USDA Blog Post:
A lethal fungus is killing frogs and other water-dwelling amphibians all over the world, but a team of international scientists led by U.S. Forest Service scientist Deanna Olson is working to understand why.
Olson, who works at the agency’s Pacific Northwest Research Station, and her colleagues have the daunting task of tracking the disease, known as the amphibian chytrid fungus. Unlike the clearly visible white-nose syndrome killing bats in the U.S., the frog fungus cannot be seen except with a microscope. That makes scientists’ jobs that much more difficult.
Since the discovery of the malady is so recent, scientists still don’t understand a great deal about the fungus except that it affects the skin and ultimately leads to cardiac arrest in amphibians.
Scientists fear the fungus could mean the possible extinction of entire frog species and other amphibians. These creatures are an integral part of the world’s ecosystem providing a bridge between dry land and water. They are the proverbial canary in the coal mine for the health of aquatic systems worldwide.
With this in mind, scientists have assembled an online international database with more than 36,000 records of amphibians that were sampled at more than 4,000 sites.
Olson is hopeful that this international mapping network of scientists will see success in understanding this disease. The project, called Bd-Maps, got under way in 2008.
“This is allowing us to track what we know about this disease, which has been implicated in mass mortality events as well as some extinction at the global scale,” Olson said.
Plotting data geographically on both a global and country scale allows the team to see where the fungus is and is not present, and where it has or has not been tested in the animals. Anyone can upload their data to the site, and Olson’s team updates it annually to make sure it reflects the latest findings in the field.

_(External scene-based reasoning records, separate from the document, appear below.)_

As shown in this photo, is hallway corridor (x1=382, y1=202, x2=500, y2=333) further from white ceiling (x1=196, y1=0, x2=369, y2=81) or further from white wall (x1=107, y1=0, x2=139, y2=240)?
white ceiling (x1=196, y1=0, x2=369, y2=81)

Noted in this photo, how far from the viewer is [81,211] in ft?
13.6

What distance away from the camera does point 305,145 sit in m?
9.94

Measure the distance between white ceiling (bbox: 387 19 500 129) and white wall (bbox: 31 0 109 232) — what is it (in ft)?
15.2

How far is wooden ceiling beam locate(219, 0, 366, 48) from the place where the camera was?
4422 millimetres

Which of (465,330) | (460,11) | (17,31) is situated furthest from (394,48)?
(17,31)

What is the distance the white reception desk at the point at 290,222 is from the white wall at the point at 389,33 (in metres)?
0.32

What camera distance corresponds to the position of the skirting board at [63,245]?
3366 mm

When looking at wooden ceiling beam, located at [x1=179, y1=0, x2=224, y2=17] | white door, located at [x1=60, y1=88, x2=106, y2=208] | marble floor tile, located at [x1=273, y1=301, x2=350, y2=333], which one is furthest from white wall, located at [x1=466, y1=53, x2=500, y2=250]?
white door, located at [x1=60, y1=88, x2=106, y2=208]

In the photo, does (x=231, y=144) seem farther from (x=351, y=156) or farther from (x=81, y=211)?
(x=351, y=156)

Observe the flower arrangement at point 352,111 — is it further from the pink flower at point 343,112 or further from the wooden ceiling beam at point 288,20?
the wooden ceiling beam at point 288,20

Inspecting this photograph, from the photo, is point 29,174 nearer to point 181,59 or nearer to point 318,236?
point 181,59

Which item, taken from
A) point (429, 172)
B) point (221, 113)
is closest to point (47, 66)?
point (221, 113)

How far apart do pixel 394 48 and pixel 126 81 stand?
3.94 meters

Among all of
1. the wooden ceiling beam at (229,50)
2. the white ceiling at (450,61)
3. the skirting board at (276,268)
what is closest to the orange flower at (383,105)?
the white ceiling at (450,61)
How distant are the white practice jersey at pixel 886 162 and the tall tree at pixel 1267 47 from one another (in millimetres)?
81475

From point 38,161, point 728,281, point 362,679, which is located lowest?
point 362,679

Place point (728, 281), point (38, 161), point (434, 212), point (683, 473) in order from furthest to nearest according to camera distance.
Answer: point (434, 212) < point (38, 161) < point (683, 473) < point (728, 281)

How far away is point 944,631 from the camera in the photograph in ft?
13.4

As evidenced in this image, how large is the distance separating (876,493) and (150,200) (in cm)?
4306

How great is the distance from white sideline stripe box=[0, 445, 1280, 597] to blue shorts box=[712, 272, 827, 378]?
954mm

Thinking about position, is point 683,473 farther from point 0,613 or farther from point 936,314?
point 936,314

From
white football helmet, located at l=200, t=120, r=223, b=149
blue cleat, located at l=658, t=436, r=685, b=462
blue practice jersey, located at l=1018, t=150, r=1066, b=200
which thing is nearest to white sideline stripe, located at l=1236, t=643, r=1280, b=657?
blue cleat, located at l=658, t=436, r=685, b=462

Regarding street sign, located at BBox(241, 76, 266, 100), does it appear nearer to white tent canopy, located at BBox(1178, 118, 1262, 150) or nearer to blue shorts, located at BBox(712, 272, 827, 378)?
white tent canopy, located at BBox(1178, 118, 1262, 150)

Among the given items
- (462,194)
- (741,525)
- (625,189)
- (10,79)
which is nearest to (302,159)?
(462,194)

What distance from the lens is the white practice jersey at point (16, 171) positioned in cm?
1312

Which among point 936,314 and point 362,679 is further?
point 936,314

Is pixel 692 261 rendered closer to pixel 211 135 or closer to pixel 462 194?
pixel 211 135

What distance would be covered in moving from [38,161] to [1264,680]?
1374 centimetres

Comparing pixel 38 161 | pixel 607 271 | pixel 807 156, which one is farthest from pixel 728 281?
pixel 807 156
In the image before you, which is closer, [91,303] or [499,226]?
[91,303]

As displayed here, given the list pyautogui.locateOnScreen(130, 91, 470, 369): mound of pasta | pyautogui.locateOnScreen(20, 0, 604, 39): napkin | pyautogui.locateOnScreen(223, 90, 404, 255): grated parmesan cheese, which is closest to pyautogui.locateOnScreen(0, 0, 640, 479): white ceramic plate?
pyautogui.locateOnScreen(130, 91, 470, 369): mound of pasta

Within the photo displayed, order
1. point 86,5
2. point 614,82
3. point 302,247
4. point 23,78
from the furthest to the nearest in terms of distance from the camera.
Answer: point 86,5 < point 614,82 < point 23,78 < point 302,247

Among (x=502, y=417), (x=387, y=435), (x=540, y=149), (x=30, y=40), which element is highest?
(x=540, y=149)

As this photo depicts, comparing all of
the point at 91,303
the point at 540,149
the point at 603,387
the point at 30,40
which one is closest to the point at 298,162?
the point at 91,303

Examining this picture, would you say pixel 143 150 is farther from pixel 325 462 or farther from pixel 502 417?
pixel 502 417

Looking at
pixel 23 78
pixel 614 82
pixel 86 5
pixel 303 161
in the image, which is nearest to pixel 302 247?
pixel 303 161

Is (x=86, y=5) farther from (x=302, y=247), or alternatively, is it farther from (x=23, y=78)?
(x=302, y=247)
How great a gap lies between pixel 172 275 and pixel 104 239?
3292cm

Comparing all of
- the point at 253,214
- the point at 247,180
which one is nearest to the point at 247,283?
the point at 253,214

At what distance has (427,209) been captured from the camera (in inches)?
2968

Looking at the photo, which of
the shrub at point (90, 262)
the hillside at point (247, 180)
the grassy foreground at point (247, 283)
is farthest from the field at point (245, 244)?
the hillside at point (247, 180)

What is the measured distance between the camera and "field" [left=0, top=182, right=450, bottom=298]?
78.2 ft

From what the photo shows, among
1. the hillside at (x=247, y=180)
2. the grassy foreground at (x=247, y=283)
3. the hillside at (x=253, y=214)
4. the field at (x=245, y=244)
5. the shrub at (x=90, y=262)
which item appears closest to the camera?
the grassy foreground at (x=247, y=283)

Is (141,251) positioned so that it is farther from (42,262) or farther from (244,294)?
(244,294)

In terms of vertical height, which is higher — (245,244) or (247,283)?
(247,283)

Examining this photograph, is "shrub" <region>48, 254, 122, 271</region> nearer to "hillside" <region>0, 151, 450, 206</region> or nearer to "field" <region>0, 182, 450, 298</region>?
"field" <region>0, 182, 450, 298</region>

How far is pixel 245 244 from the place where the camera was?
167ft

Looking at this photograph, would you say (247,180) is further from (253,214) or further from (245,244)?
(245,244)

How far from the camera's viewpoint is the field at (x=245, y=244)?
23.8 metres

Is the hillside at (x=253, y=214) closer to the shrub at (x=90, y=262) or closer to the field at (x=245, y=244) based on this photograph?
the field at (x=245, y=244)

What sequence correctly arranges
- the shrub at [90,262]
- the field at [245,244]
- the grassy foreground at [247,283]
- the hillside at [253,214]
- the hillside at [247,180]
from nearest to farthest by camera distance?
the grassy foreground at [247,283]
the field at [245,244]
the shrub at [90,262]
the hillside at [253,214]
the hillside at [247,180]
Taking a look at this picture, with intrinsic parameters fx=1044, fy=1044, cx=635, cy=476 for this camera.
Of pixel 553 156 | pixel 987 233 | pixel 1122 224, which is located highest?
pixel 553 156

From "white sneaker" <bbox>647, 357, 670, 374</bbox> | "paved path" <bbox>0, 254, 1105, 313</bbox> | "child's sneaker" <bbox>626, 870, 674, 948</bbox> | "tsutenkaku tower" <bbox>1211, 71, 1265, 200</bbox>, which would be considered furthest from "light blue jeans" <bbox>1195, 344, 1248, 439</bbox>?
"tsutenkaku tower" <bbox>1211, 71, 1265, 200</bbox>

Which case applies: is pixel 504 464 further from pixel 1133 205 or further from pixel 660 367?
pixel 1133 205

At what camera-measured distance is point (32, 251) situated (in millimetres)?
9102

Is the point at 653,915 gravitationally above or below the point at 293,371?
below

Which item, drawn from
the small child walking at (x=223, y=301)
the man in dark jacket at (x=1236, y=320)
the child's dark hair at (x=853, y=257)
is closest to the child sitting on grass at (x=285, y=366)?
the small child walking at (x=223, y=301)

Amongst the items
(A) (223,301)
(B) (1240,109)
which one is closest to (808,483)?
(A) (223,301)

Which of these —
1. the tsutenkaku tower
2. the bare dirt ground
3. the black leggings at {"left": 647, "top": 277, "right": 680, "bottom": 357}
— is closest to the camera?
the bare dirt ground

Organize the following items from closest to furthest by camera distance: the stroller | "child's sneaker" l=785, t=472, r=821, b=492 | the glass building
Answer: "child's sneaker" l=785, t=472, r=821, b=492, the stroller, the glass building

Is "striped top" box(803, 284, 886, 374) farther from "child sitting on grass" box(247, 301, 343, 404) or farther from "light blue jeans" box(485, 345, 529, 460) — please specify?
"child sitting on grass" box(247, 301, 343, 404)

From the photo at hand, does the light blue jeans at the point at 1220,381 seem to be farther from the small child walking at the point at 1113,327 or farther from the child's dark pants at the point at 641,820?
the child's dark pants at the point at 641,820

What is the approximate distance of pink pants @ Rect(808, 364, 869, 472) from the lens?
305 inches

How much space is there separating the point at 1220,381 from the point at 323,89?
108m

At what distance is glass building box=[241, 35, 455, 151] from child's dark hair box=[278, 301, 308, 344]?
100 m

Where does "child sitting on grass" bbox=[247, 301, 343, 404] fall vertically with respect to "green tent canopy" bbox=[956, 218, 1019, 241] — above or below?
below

Sampling sites are marked with pins that are color-coded to indicate whether the amphibians tested turned out to be positive or negative for the disease. This allows scientists and wildlife managers to get a quick understanding of how their area’s amphibians fare as a whole.
“In some places chytrid fungus is a huge problem, but in other places it doesn’t appear to be such a problem,” Olson said. “For example, in the U.S. there has only been a handful of mortality events. But places like Central America and Australia are experiencing a lot of mass mortality and even extinctions.”